張廣一行人準備坐馬車往長安方向去。清風、明月兩個童兒雖然武功高強,不過卻不會馭馬駕車的本領,這方麵倒是張安更加能勝任。
張安趕著馬車一口氣跑出去十幾裏遠之後,也開始慢慢和馬熟悉了起來,趕起車來也得心應手了很多。其實好馬是不用人一直指揮的,隻要確定了方向,他們自然會順著路一直跑下去。
張安剛剛放鬆韁繩,準備打個盹兒的時候,突然前麵跑出一個人來,馬匹受了驚嚇,立馬前蹄立了起來。張安被馬摔下了車轅,張廣和清風明月也是被晃得不輕。
張安剛想破口大罵,卻看到一個老者從馬蹄下慢慢爬了起來。張安心說這下完了,可別出了人命,心裏一害怕就把剛到嘴邊的髒字硬生生又給咽了回去。
那老者倒是沒有受傷,他一把起來一把抓住了張安的手臂,張安嚇得就是一哆嗦。哪知老者說了一句,“車裏的貴人行行好,救救老朽吧!”說罷一個頭磕到了地上。

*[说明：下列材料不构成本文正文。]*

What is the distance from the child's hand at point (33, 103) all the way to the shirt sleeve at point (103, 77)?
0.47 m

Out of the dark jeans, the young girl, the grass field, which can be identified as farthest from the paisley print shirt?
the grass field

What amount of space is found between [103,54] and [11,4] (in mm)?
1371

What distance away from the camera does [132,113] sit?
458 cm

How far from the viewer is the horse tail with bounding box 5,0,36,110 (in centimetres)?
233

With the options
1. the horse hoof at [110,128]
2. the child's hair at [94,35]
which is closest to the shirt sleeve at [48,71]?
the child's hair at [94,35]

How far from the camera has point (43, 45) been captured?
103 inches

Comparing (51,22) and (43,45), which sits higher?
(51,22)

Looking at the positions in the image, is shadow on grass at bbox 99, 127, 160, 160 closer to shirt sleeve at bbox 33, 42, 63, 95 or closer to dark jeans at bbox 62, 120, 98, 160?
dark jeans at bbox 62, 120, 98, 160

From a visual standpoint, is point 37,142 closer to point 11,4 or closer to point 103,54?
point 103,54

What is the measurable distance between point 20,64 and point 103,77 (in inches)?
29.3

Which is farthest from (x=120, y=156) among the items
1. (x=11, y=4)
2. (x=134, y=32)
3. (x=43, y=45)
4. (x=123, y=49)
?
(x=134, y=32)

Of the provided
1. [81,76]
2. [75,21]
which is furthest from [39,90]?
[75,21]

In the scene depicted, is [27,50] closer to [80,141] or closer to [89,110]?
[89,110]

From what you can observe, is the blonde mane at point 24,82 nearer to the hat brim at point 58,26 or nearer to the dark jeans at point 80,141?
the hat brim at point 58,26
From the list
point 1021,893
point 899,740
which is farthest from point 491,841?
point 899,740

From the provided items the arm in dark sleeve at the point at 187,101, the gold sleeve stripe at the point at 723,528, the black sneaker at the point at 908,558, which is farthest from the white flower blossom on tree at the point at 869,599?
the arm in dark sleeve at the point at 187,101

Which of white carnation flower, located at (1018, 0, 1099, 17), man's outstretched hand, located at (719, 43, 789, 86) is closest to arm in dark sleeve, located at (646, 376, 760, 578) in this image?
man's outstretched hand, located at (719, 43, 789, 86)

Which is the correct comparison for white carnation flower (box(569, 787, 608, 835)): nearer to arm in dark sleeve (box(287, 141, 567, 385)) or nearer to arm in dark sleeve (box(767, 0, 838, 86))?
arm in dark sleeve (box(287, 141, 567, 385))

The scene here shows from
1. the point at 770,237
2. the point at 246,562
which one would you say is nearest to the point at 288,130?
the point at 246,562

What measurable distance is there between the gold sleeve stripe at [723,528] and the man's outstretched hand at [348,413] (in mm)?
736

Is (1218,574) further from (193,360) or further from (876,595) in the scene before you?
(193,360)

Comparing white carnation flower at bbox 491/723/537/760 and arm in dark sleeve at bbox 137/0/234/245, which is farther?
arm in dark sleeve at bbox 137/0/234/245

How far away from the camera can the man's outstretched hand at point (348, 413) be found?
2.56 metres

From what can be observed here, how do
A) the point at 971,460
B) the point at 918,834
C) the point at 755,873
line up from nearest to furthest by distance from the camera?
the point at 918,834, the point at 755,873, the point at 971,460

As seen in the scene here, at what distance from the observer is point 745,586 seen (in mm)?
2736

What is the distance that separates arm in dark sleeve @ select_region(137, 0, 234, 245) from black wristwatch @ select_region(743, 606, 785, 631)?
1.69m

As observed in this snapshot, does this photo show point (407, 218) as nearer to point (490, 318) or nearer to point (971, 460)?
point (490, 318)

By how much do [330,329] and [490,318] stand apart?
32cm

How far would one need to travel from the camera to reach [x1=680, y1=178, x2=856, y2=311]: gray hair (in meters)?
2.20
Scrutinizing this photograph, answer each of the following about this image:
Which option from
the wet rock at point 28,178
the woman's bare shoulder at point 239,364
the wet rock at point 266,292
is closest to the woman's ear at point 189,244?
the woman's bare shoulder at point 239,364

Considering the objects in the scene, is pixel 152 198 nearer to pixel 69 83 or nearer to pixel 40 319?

張安見此狀況一時不知如何是好,倒是車裏的張廣剛才馬那麼一驚,早坐不住。這時他出來說道,“老人家快快請起,你這是做什麼?有話好好說,我要是能幫的上忙的一定盡力。可不敢受您的大禮。”
那老者一聽張廣答話,是鼻涕一把眼淚一把的訴起苦來,“老朽一人到長安探親,不想遇到本地的地痞。他們訛詐錢財不算,還想把我關起來,去采石場做苦力。老朽這一把年紀了,哪還有什麼力氣,如果去了豈不是白白送命。還望這位恩公行行好,讓老朽在您轎中躲藏一二。一會兒那幫惡霸問起,千萬不要說見過老朽就是。”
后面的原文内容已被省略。